I spoke to my Skoda garage and the reply was basically hard luck, so I bought 4 plastic bolt caps/covers.

I then spoke to Skoda UK customer services. They confirmed that it is hard luck.

They also infomed they they were totally unaware of any issues regarding difficult to remove locking wheel bolts.

The lady made a note on the system and I advised her that somebody should look at the Skoda forums.

 

Colin

 

 

Sorry, I missed the in between bit out, and do not know how to do MultiQuotes so this reads correctly:-

 

I bought 4 bolts from EuroCarparts and took them to my local independent garage. This is only a mile away and I taught the owner/manager who is an MOT inspector.

He got onto the job immediately for me and swapped all four bolts over. The first came out as usual using the cordless, but the others required progressively more effort using the air line gun. A large copper mallet was used extensively to both shock the bolt and break the seal, alongst with driving the adaptor onto the bolt head to ensure the best location possible.

He agreed I would not have been able to do this at the roadside, and admitted that when refitting the security bolts they do not torque them up to the stated load. If you do they do not come off as they should.

The job took him about 15 minutes of actual work time and cost me a drink.

 

Colin

Edited by eribaMotters

Well done Colin and your mate you will sleep tonight !!!!! :clap: :clap: :clap: :clap: :clap: :clap:  the drinks are on me boys !!!!!!!

  • 8 months later...

Just about to pick up new L&K.

Are the current locking wheel bolts the same design as 4 years ago with the softish special socket which seems to fail after a few uses ?

Need to know whether to get the dealer to change them for plain unlocking bolts before I take delivery.

I would not risk it, no matter what the garage tells you.Get them to remove them.

After my experience I vow never to collect a new to me car from a garage unless it has "normal" bolts/nuts all round. It is not worth the risk.

 

Colin

This type of locking wheel nuts are horrible things , I've seen far too many failures so I binned mine within a couple of weeks of buying the car .

 

post-146200-0-05970200-1481225835_thumb.png

 

 

Thanks for the opinions. So another thing to "discuss" when I sign the paperwork on Sunday.

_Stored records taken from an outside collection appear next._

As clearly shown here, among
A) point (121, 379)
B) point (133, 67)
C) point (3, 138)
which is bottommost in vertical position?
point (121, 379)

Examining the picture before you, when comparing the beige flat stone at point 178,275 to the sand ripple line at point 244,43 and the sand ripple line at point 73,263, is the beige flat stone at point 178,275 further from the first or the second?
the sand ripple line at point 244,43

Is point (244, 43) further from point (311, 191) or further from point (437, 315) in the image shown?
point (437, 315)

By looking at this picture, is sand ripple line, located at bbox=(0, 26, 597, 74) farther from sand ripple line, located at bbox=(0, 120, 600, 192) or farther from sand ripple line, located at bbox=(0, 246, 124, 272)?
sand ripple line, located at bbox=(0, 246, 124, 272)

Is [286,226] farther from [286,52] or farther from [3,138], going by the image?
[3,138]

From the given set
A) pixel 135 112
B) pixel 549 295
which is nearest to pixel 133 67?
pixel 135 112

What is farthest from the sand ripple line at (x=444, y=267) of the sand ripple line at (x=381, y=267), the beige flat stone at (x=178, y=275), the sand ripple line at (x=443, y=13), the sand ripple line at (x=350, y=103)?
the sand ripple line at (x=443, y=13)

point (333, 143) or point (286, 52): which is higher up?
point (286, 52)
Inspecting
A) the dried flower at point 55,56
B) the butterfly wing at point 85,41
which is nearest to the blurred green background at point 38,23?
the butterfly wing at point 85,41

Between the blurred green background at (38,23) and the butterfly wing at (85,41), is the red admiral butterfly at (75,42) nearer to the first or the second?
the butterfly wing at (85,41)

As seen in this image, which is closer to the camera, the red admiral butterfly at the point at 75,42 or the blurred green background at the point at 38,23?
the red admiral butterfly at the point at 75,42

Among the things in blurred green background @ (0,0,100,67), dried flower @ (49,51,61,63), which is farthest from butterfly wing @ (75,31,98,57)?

Car Mechanics,  November 2016 issue, had an article on whether to use grease or not.  There was an authoritative contribution by someone who as far as I can see was a quality assurance engineer with the Ministry of Defence.  It's a two-page spread, so too long to quote here.  In short, he does not grease bolt threads but does grease their taper section. He greases the centre spigot.  As for the hub face, he greases it lightly but then wipes it off with a cloth, leaving some grease in the valleys but not on the peaks of the metal surfaces. And he uses lithium grease, never copper. He gives reasons for all of this.